» **Provided material**
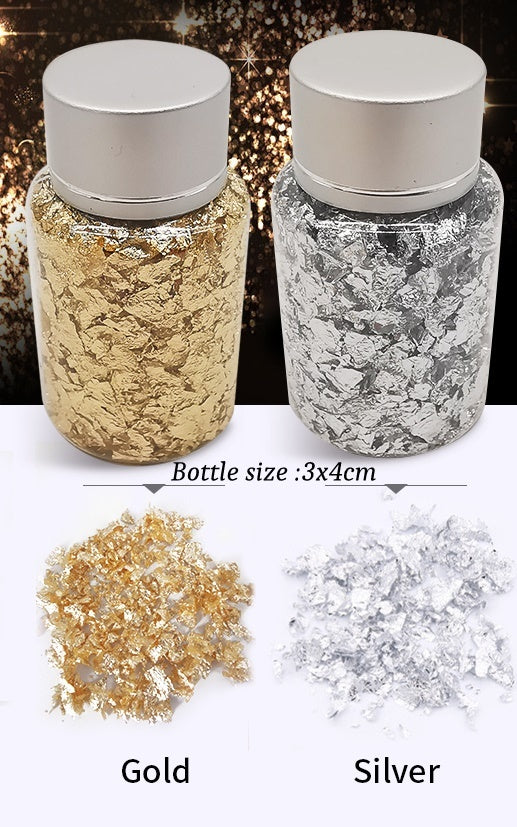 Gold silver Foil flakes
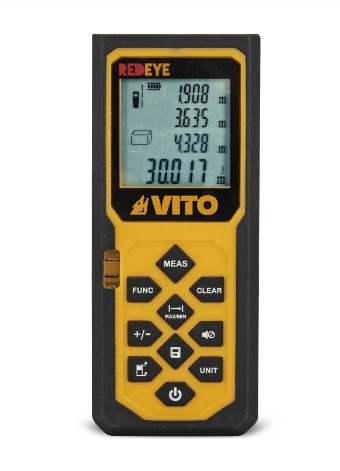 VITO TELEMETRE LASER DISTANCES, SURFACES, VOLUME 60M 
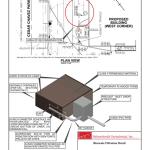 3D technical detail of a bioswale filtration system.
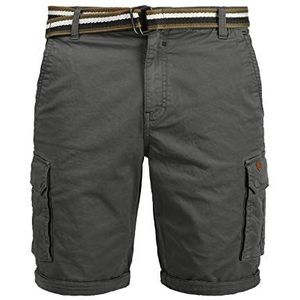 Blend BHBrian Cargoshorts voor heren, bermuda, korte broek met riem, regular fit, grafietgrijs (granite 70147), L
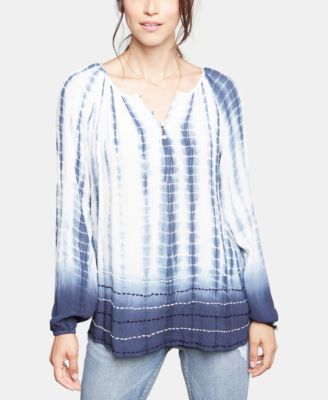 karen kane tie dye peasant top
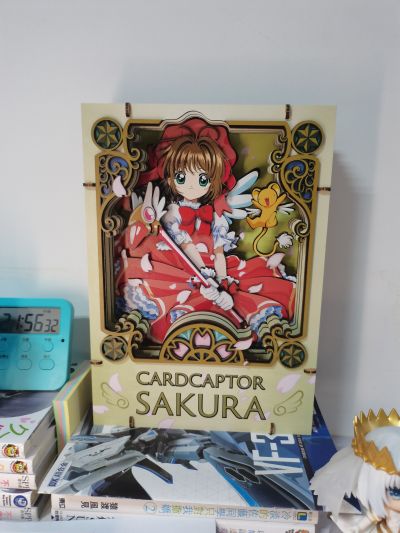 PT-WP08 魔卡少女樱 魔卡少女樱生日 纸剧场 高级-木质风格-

==

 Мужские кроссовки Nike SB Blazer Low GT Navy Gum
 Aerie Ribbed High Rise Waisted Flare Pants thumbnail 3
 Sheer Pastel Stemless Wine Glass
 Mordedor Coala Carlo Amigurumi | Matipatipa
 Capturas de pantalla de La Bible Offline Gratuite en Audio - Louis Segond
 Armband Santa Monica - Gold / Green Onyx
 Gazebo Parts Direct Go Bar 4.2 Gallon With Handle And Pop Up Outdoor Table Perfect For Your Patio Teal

» **The task**
In the data above, find the line with "Armband Santa Monica - Gold / Green Onyx" and the line with "Gazebo Parts Direct". Retype both, plus every line between them, exactly.

» **Solution below**
 Armband Santa Monica - Gold / Green Onyx
 Gazebo Parts Direct Go Bar 4.2 Gallon With Handle And Pop Up Outdoor Table Perfect For Your Patio Teal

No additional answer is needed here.